Data to use =
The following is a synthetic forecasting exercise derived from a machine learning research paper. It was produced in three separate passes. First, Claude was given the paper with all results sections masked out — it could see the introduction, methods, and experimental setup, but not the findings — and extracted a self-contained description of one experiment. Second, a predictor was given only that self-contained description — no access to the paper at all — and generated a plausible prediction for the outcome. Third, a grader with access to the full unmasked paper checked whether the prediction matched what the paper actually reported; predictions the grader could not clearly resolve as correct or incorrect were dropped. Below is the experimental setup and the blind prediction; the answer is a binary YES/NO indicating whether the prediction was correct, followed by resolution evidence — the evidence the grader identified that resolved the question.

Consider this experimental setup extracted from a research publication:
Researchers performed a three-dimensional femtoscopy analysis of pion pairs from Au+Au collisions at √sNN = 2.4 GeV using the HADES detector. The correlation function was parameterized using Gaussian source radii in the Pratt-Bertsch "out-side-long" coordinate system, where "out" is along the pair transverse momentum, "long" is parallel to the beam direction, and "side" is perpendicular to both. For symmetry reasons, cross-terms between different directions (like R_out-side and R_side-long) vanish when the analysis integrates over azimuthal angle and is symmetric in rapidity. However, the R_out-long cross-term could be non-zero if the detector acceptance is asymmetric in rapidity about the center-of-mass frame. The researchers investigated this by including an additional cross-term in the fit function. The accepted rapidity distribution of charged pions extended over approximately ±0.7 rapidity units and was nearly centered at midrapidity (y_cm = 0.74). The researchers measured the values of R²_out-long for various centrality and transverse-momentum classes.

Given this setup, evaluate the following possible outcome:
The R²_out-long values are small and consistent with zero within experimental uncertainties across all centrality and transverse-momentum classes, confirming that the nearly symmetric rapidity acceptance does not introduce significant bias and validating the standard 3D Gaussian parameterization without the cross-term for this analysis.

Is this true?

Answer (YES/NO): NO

Exercise aim =
Print the entire listing above once more, with nothing changed.

Exercise output =
The following is a synthetic forecasting exercise derived from a machine learning research paper. It was produced in three separate passes. First, Claude was given the paper with all results sections masked out — it could see the introduction, methods, and experimental setup, but not the findings — and extracted a self-contained description of one experiment. Second, a predictor was given only that self-contained description — no access to the paper at all — and generated a plausible prediction for the outcome. Third, a grader with access to the full unmasked paper checked whether the prediction matched what the paper actually reported; predictions the grader could not clearly resolve as correct or incorrect were dropped. Below is the experimental setup and the blind prediction; the answer is a binary YES/NO indicating whether the prediction was correct, followed by resolution evidence — the evidence the grader identified that resolved the question.

Consider this experimental setup extracted from a research publication:
Researchers performed a three-dimensional femtoscopy analysis of pion pairs from Au+Au collisions at √sNN = 2.4 GeV using the HADES detector. The correlation function was parameterized using Gaussian source radii in the Pratt-Bertsch "out-side-long" coordinate system, where "out" is along the pair transverse momentum, "long" is parallel to the beam direction, and "side" is perpendicular to both. For symmetry reasons, cross-terms between different directions (like R_out-side and R_side-long) vanish when the analysis integrates over azimuthal angle and is symmetric in rapidity. However, the R_out-long cross-term could be non-zero if the detector acceptance is asymmetric in rapidity about the center-of-mass frame. The researchers investigated this by including an additional cross-term in the fit function. The accepted rapidity distribution of charged pions extended over approximately ±0.7 rapidity units and was nearly centered at midrapidity (y_cm = 0.74). The researchers measured the values of R²_out-long for various centrality and transverse-momentum classes.

Given this setup, evaluate the following possible outcome:
The R²_out-long values are small and consistent with zero within experimental uncertainties across all centrality and transverse-momentum classes, confirming that the nearly symmetric rapidity acceptance does not introduce significant bias and validating the standard 3D Gaussian parameterization without the cross-term for this analysis.

Is this true?

Answer (YES/NO): NO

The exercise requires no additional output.